Try it
Starting at the top of the data and ending with the line that holds "Chaveiro Foos Yer", transcribe each line exactly; include both ends.

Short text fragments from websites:
□ □ □ □

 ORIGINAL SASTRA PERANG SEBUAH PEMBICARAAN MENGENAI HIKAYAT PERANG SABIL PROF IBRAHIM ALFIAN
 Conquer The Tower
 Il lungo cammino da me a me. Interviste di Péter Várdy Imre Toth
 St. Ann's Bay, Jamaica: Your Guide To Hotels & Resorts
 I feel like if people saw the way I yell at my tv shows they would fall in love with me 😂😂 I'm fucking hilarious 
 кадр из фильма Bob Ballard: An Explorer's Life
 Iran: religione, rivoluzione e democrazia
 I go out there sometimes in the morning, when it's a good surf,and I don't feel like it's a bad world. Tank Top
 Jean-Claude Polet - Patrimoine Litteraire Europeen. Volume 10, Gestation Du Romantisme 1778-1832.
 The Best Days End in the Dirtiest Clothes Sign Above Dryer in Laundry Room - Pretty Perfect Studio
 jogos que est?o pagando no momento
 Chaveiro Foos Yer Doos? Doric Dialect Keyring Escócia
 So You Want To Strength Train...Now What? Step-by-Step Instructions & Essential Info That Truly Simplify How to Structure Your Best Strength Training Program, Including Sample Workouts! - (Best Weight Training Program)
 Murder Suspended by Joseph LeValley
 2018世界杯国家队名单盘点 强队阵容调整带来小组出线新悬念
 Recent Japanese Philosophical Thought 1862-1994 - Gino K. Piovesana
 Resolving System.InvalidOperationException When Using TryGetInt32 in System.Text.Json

□ □ □ □

Solution for this task
 ORIGINAL SASTRA PERANG SEBUAH PEMBICARAAN MENGENAI HIKAYAT PERANG SABIL PROF IBRAHIM ALFIAN
 Conquer The Tower
 Il lungo cammino da me a me. Interviste di Péter Várdy Imre Toth
 St. Ann's Bay, Jamaica: Your Guide To Hotels & Resorts
 I feel like if people saw the way I yell at my tv shows they would fall in love with me 😂😂 I'm fucking hilarious 
 кадр из фильма Bob Ballard: An Explorer's Life
 Iran: religione, rivoluzione e democrazia
 I go out there sometimes in the morning, when it's a good surf,and I don't feel like it's a bad world. Tank Top
 Jean-Claude Polet - Patrimoine Litteraire Europeen. Volume 10, Gestation Du Romantisme 1778-1832.
 The Best Days End in the Dirtiest Clothes Sign Above Dryer in Laundry Room - Pretty Perfect Studio
 jogos que est?o pagando no momento
 Chaveiro Foos Yer Doos? Doric Dialect Keyring Escócia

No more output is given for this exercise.